MOORE: We are coordinating the submission of an administrative supplement for AD3C between our coronavirus project leaders at Vanderbilt University and the University of North Carolina at Chapel Hill. They, along with the Southern Research experts, who run the high-throughput screening and medicinal chemistry cores, are working extremely hard to quickly discover and develop potential therapeutics. Supplemental support will be instrumental to aid and expand the response of our teams. For example, we have other compound libraries we’re going to be screening. If we find any (biologically active compounds), we’ll send them to our coronavirus project leaders. We are trying to rapidly get things screened and through the pipeline and get them to testing for the COVID-19-related virus, SARS CoV-2.
In addition, the Gates Foundation has a partnership with Scripps-Calibr, which has a library of about 13,000 compounds that we are negotiating to have screened at Southern Research to look for anything that’s active against SARS CoV-2.
Is Gilead the only entity producing remdesivir?
WHITLEY: Yes, Gilead has committed many people to the production of the drug.
Any last comments?
WHITLEY: Gilead Sciences is our pharmaceutical partner in AD3C. Early on, they weren’t interested at all in developing drugs for emerging infections.
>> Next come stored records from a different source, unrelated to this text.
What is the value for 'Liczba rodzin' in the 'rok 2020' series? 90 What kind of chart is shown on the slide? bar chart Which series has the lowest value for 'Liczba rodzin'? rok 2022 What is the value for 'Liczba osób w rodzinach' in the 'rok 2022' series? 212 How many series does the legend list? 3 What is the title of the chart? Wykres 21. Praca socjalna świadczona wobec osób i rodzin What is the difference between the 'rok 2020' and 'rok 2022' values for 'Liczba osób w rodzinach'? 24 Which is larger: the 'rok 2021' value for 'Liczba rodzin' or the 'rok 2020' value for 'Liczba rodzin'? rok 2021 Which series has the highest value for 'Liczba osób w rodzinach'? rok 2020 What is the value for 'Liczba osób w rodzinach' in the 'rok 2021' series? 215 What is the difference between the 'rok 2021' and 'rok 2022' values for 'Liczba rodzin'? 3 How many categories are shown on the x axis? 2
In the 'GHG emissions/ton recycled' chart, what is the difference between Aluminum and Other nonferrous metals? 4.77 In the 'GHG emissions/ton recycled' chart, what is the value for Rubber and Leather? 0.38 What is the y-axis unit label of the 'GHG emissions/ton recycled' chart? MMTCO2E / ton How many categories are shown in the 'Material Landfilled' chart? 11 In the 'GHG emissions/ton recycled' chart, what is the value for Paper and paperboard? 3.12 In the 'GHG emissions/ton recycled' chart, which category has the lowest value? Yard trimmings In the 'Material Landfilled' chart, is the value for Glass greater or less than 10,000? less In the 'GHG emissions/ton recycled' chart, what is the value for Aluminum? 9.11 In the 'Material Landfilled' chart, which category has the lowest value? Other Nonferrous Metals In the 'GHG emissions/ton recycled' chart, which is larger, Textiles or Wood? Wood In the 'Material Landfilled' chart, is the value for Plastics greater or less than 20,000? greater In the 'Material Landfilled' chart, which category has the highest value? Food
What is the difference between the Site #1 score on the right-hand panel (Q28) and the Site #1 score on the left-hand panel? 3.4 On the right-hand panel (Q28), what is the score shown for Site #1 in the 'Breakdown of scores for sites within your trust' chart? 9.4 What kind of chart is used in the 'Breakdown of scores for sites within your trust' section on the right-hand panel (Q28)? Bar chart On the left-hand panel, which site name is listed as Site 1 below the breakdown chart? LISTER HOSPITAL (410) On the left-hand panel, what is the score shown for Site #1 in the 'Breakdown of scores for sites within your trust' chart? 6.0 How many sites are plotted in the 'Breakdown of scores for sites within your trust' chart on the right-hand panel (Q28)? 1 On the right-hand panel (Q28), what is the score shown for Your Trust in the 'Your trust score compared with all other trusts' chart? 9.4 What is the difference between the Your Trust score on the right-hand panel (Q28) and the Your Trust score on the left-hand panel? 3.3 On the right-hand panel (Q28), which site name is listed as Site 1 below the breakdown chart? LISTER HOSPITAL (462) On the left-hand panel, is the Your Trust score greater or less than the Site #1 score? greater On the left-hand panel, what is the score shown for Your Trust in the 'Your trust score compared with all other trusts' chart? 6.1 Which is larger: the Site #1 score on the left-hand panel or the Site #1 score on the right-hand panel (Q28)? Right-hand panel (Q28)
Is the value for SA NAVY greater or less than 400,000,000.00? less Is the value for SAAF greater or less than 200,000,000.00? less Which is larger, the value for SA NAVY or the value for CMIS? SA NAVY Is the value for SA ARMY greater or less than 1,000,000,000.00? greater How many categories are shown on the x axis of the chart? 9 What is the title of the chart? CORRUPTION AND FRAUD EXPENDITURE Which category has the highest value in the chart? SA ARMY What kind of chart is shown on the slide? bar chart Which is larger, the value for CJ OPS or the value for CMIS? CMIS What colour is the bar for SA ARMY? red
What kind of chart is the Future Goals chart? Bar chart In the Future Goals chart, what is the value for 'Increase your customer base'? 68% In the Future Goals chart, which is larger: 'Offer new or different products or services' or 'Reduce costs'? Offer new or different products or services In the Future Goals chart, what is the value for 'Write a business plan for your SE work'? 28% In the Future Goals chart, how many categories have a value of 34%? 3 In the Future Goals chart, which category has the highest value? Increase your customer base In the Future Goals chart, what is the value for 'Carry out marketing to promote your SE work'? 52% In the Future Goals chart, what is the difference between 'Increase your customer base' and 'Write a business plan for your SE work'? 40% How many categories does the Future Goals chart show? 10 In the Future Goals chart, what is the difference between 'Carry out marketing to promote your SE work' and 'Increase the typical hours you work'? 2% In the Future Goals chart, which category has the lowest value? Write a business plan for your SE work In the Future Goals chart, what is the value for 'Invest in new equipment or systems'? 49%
But they became interested and we’re in a partnership that’s allowed us – through this grant and through the terrific science of Mark Denison at Vanderbilt, Ralph Baric at UNC-Chapel Hill and our screening people at Southern Research – to get a better understanding of how remdesivir works in cell culture and in animal models. We provided those data to Gilead, and they, in turn, included it their application for an IND (Investigational New Drug from the FDA) for controlled studies in MERS. It’s just that COVID-19 came along and trumped studies of MERS as all the drug (remdesivir) commandeered for COVID-19 studies.